→ WORK INSTRUCTIONS: Only the text should come through, so restate the listing exactly and drop its images.

##### MATERIAL FOR THE TASK

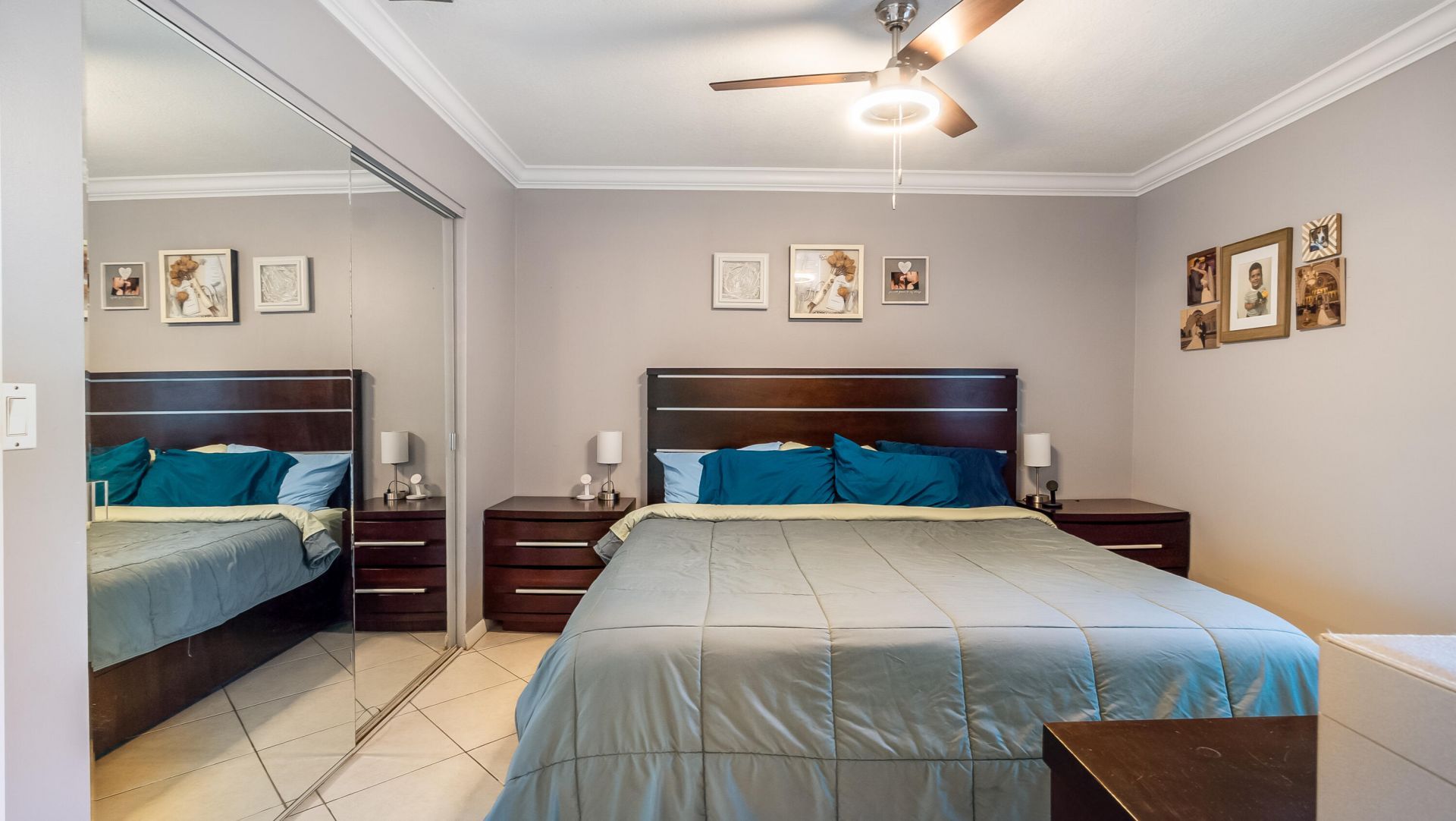 9249 Affirmed Lane, Boca Raton, FL 33496 Photo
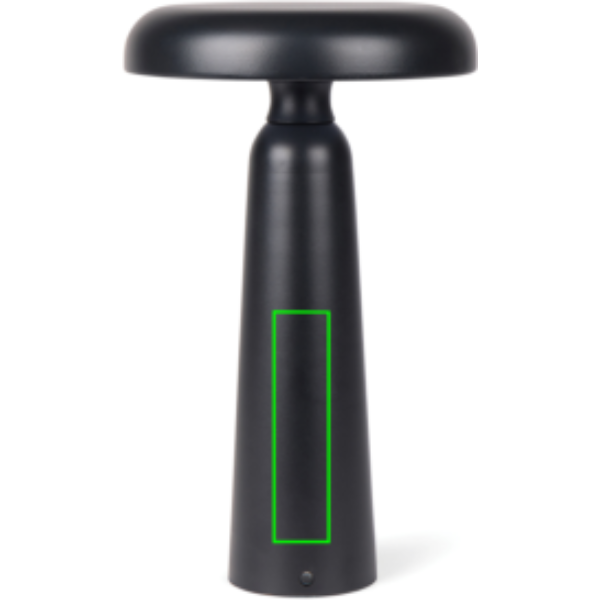 laser gravering (20 x 80 mm)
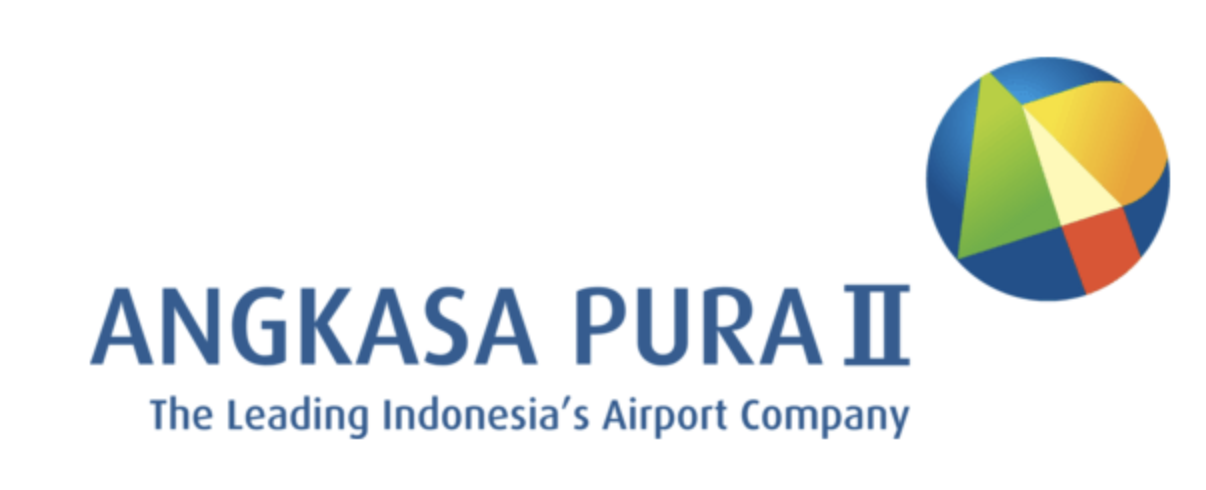 Customer Angkasa Pura II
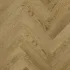 Кварцевый ламинат Fargo Herringbone Дуб Неаполь 44-5003-4 Кварцевый ламинат Fargo Herringbone Дуб Неаполь 44-5003-4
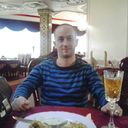  ,   Aleksey, 40 ,     , c 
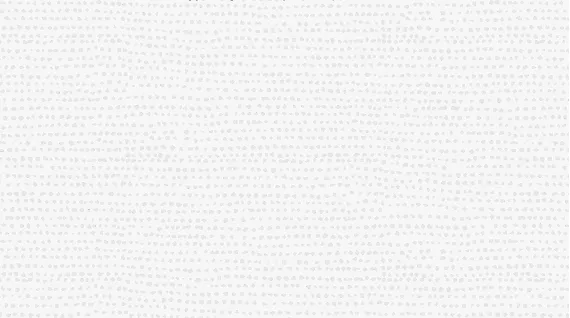 Dear Stella_Moonscape_Marshmallow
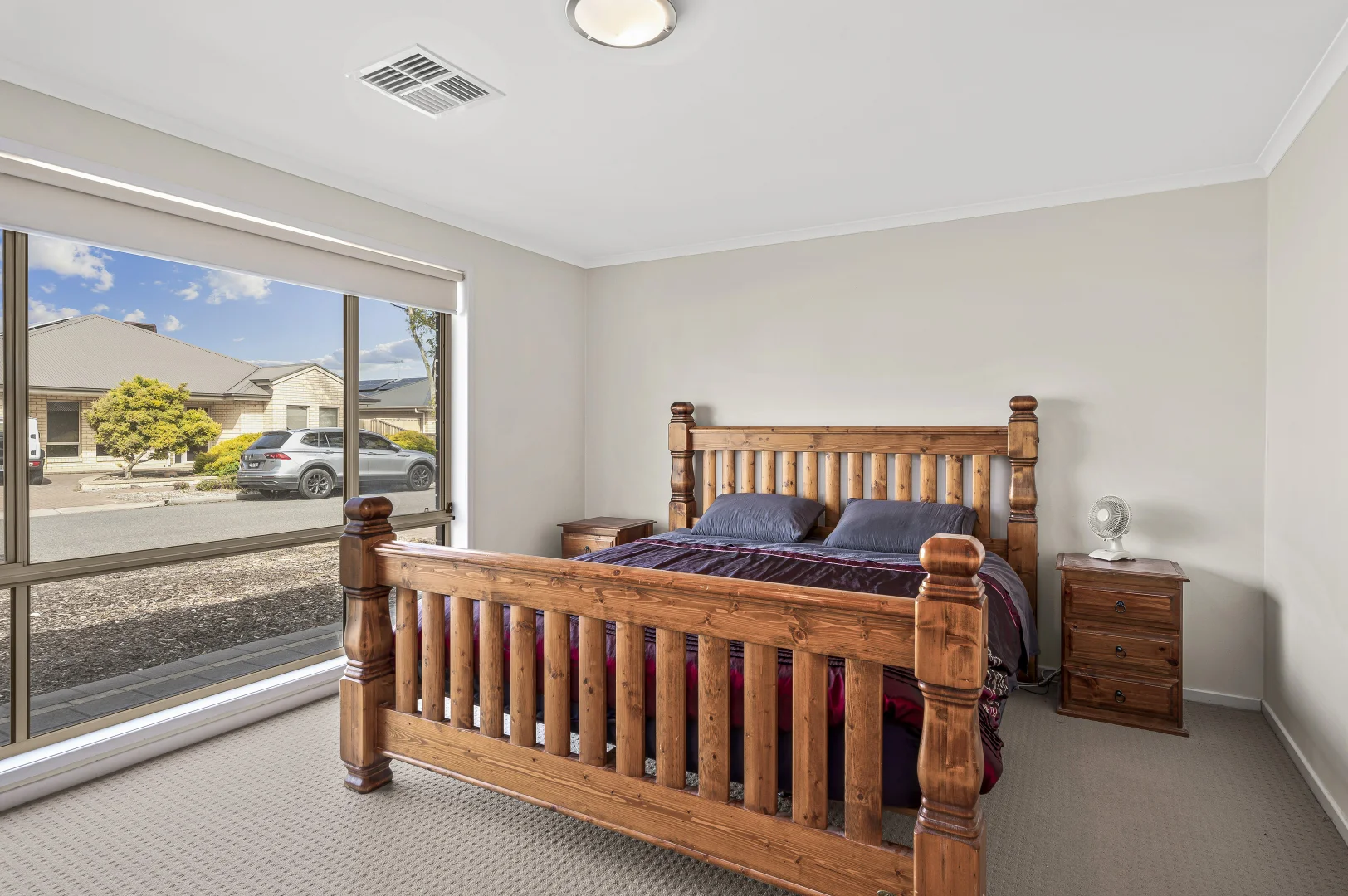 Additional image 11 of 5 Killick Road, Seaford Meadows SA 5169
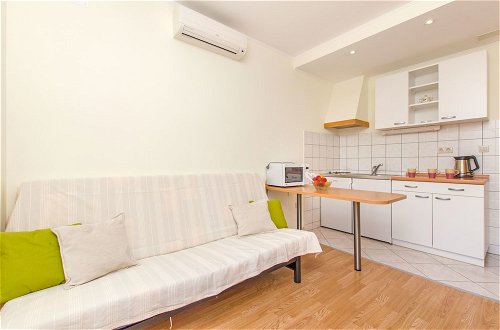 Foto 14 - Apartments Zecic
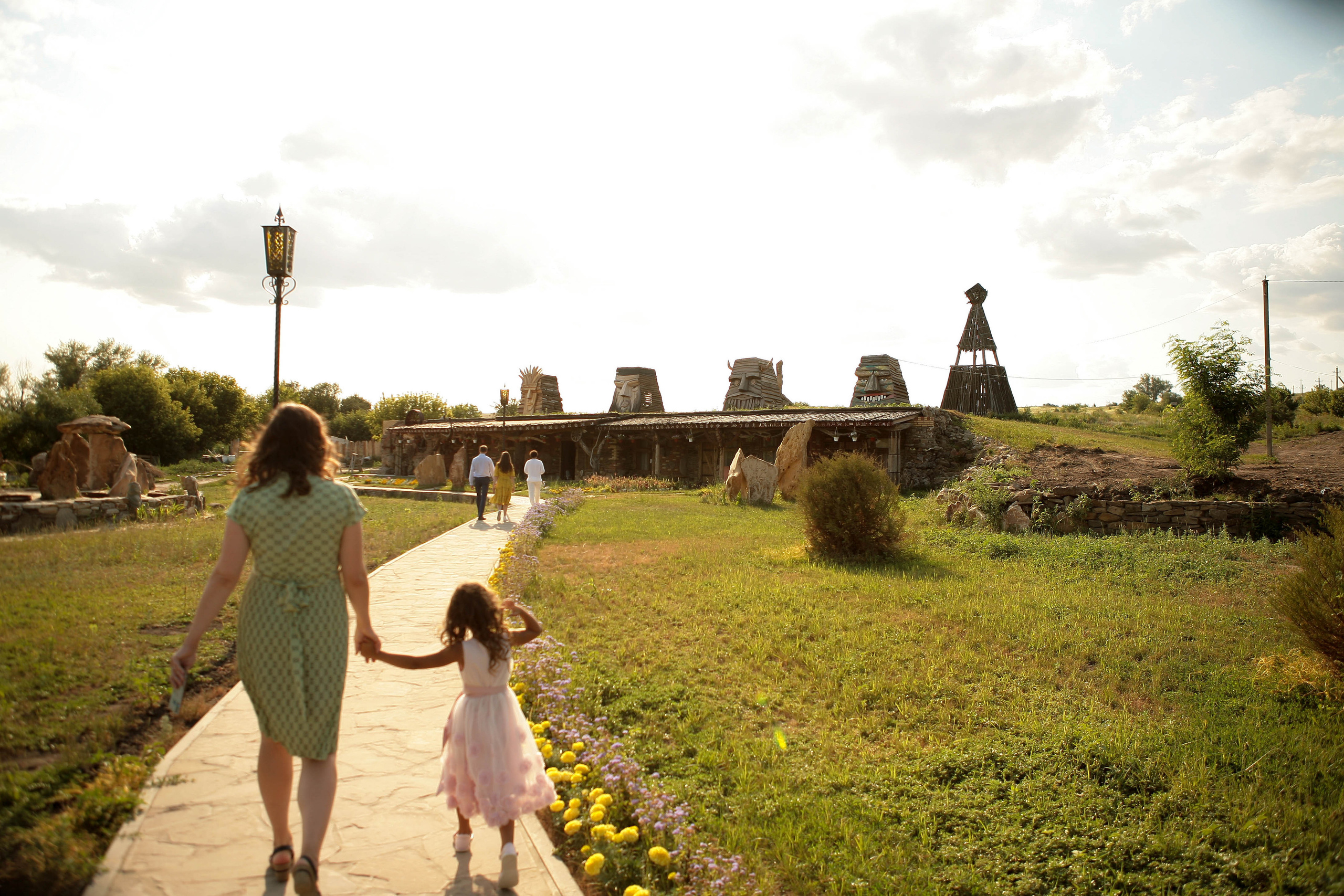Екатерина и Евгений. Свадебный фотограф Евгения Фролова г. Каменск-Шахтинский, Донецк, Ростов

##########

→ SOLUTION FOR THIS EXERCISE:
 9249 Affirmed Lane, Boca Raton, FL 33496 Photo
 laser gravering (20 x 80 mm)
 Customer Angkasa Pura II
 Кварцевый ламинат Fargo Herringbone Дуб Неаполь 44-5003-4 Кварцевый ламинат Fargo Herringbone Дуб Неаполь 44-5003-4
  ,   Aleksey, 40 ,     , c 
 Dear Stella_Moonscape_Marshmallow
 Additional image 11 of 5 Killick Road, Seaford Meadows SA 5169
 Foto 14 - Apartments Zecic
Екатерина и Евгений. Свадебный фотограф Евгения Фролова г. Каменск-Шахтинский, Донецк, Ростов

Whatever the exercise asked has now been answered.